Bundesweite Durchsuchung

Staatsanwälte gehen gegen Zyto-Mafia vor

Berlin - 19.04.2012, 09:24 Uhr


Für den Berliner Apotheker-Verein sind die im Nachrichtenmagazin „Spiegel“ erhobenen Vorwürfe gegen Onkologen, Apotheken und pharmazeutische Unternehmen sowie das dazugehörige Interview des Vorsitzenden des Hamburger Apothekervereins, Dr. Jörn Graue, nur „alles alte Kamellen“ oder „kalter Kaffee aufgewärmt“. So steht es im Berliner Rundschreiben VI/2012 geschrieben: Der Spiegel-Bericht sei ausgefallen „wie nicht anders zu erwarten war: Bösewichte, wohin man schaut.“ Doch jetzt gab es eine Razzia.

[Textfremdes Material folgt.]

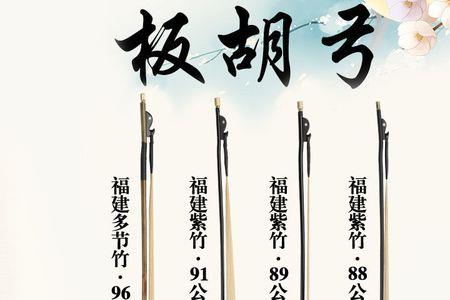 板胡全弓是什么意思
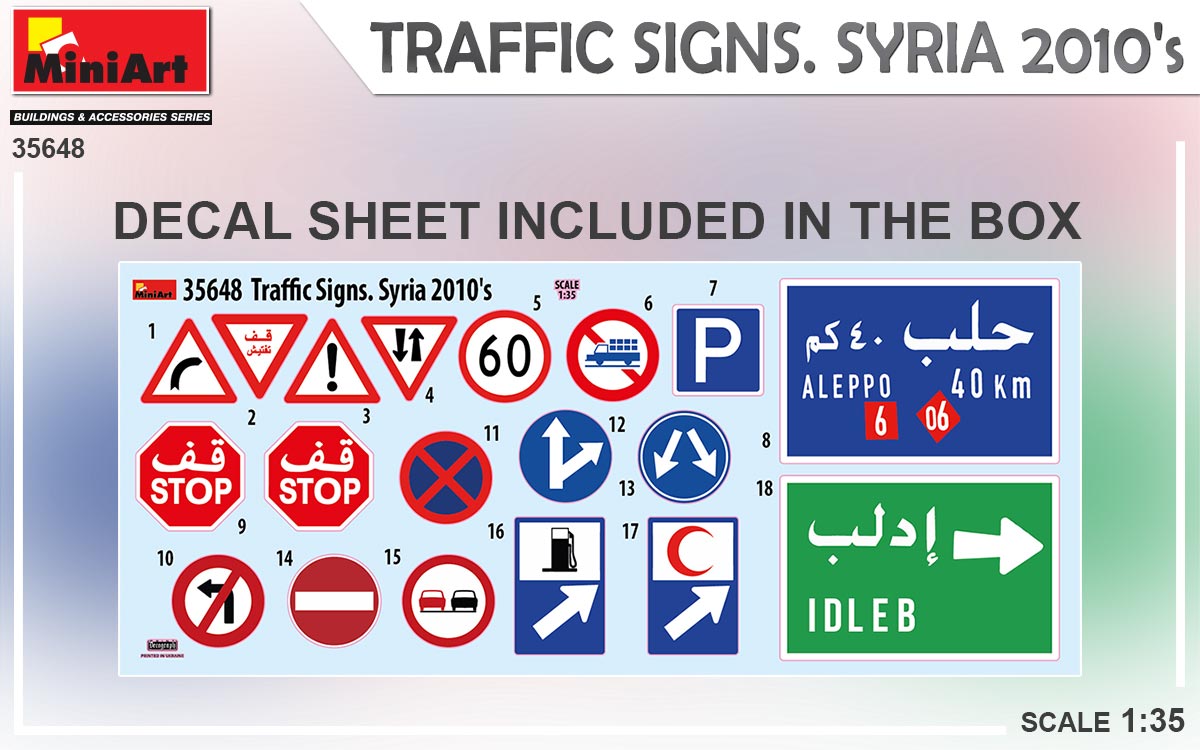 ak-interactive-1-35-traffic-signs-syria-2010-s-set-di-cartelli-stradali-siriani- image 3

Ganz so lapidar scheint die Angelegenheit aber doch nicht zu sein. Jedenfalls sehen das die Staatsanwälte offenbar ganz anders: Wegen Korruptionsverdachts sind am Mittwoch in 13 Bundesländern Privat- und Geschäftsräume von 48 Onkologen, 18 Apothekern sowie von Verantwortlichen eines Pharmaunternehmens aus Bayern durchsucht worden.

Auch ein Beratungsunternehmen im Landkreis Hildesheim, das Daten für Pharmastudien erhebt, wurde nach Angaben eines Sprechers der Staatsanwaltschaft in Hannover durchsucht. Das bayrische Pharmaunternehmen soll den Angaben zufolge unerlaubt Provisionen für die Verschreibung seiner Krebsmittel an Ärzte gezahlt haben. Insgesamt sollen nach diesen Angaben 1,5 Millionen Euro geflossen sein.

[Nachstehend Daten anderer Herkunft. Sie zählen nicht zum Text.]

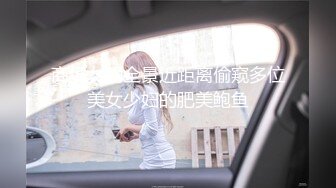 [MP4/241MB]2022-12-10乐橙酒店偷拍学生情侣开房妹子貌似刚破处不久表情痛苦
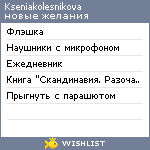 My Wishlist - kseniakolesnikova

Die Provisionen seien von der Beratungsfirma als Honorare für Anwendungsstudien getarnt gewesen. Es bestehe der Verdacht, dass es sich dabei um Scheinstudien handele, da das Verhältnis von Zahlung und Gegenleistung völlig unangemessen war, teilte die Staatsanwaltschaft Hannover mit.

Gegen die Verantwortlichen des Pharmaunternehmens und der Beratungsfirma bestehe der Verdacht der gewerbsmäßigen Bestechung im geschäftlichen Verkehr. Den Ärzten werde gewerbsmäßige Bestechlichkeit und den Apothekern Beihilfe vorgeworfen, teilte der Sprecher mit. Es seien umfangreiche schriftliche Unterlagen und Computerdateien sichergestellt worden. Es habe sich auch herausgestellt, dass einige Ärzte rechtswidrige Angebote abgelehnt hätten.